The ‘how to be a writer’ genre of DIY books is vast and ever-growing. Classics like Anne Lamott’s Bird By Bird, revered by generations of MFA students, jostle for space with dime a dozen advice manuals, promising tricks of the trade and overnight best-selling success. But Ruskin Bond may be one of the first writers to pitch such a book to young readers. His latest release, How To Be A Writer, is a slim volume, charmingly illustrated by Shamika Chavez and Chaaya Prabhat, and filled with practical advice to young people keen to embark early on the literary path.
It’s fitting that Bond is the dispenser of such wisdom. His first book came out before he was barely out of his teens and he has since published at least one book every year with unfailing regularity for the last seven decades. “My mother wanted me to join the army when I finished school,” the 86-year-old says with a guffaw on the phone from his home in the Uttarakhand hills. “But I had a very different idea.”
In 1951, The Illustrated Weekly of India published Bond’s first story—“I still remember the thrill of seeing my name in print for the first time!”—and set him on the track to being a writer. But it was a far cry from instant success. In those days, publishers of English books were hard to find in India, as were many books in the shops. “There weren’t the kind of visual media we have now to project the writer’s personality,” Bond says. The rewards, too, were modest and innocent. When he got paid for his first story, his friends demanded a “party”. So off they went to celebrate with samosas and fizzy drinks. Now, of course, the rise of literary festivals and launch events in the last decade has shifted the attention on to the persona of the writer. “All sorts of people have become famous—even some who don’t deserve to be!” Another guffaw.

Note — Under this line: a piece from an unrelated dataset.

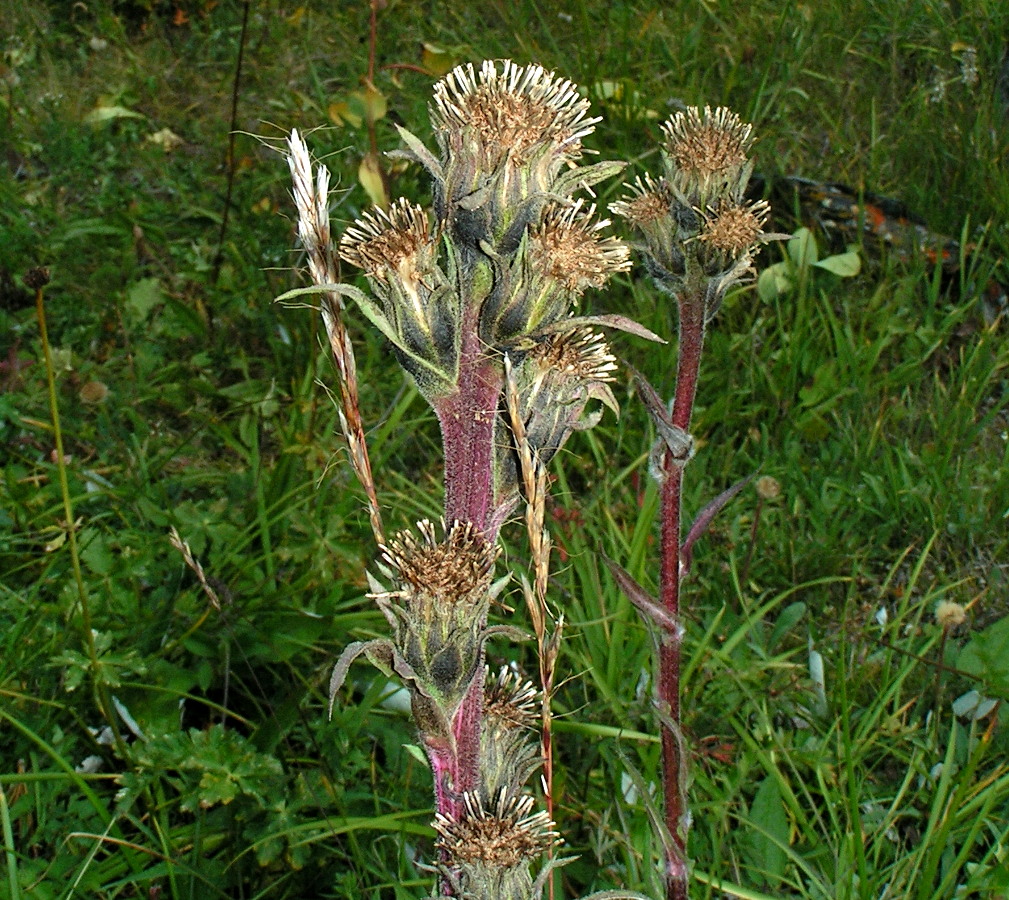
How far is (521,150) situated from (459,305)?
0.20 meters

The new book is enlivened by Bond’s signature wit and capacity for finding joy in the small things. Not only does he help young writers get started, he explains to them ways of sustaining a writing regime, bolstered with reading lists and real-life examples. There are whimsical, but entertaining, detours into the books of Charles Dickens and W. Somerset Maugham, two writers Bond adores, and their craft. The nuts and bolts of plot, character, style and voice are all explained in detail, as are the intangible aspects of a writer’s life—the solitary nature of the pursuit, the uncertainty of an income, and the perils of being stuck in a writer’s block.

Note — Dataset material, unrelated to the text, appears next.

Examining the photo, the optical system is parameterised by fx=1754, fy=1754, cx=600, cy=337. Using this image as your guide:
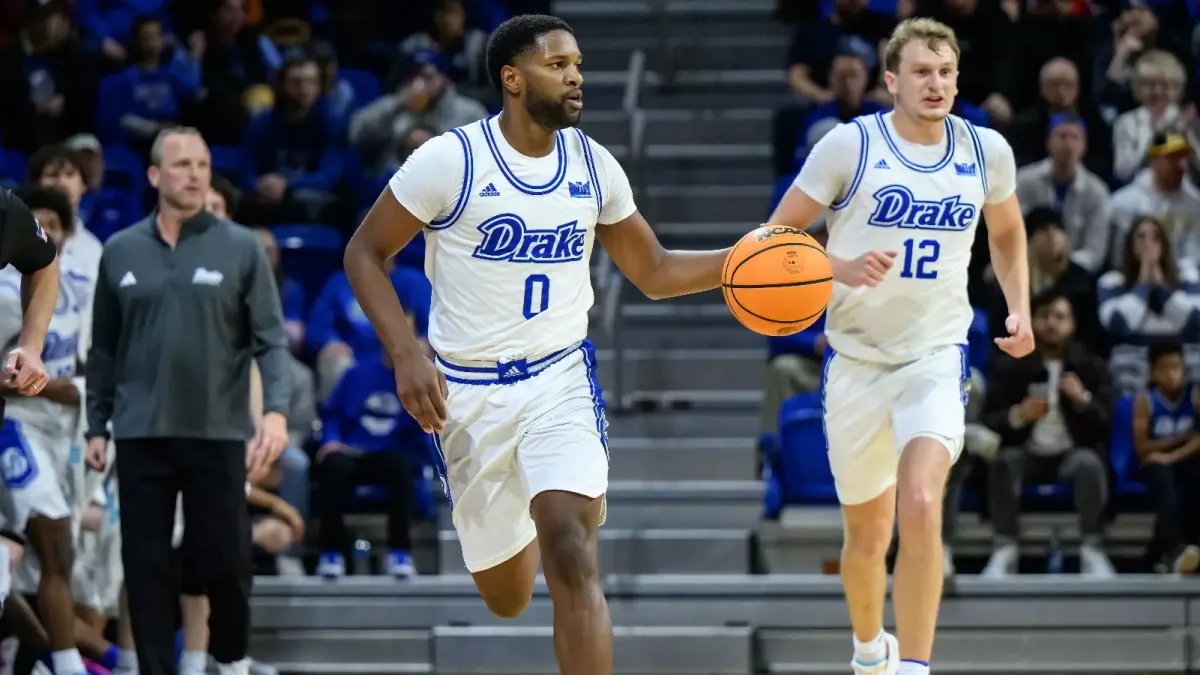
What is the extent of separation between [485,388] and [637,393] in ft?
15.1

Bond says he is frequently accosted by children who want to become a writer. But is it ever going t be a viable “career” option actively promoted by parents, teachers and guardians? Tina Narang, Bond’s publisher at HarperCollins India, says, “There are many children and young adults who are aspiring to write. We receive many manuscripts from children and parents of children who believe strongly in their child’s work or talent.” With the advent of liberal arts education in India, as well as creative writing programmes mushrooming online, writing as a professional choice may not be as unthinkable as it once was.
“For me, it was the thing I could do best, though I did have to work at odd jobs from time to time to make a living,” Bond says. “Of course, I left those jobs as soon as I had made enough to tide over.” Fame and success, especially for creative professionals, don’t follow a rule or fixed formula. “So many people have the ambition but not the skills to write,” Bond says. “You must be sure that you can make it as a writer and, in any case, always keep another profession in mind. You are not likely to become famous overnight.”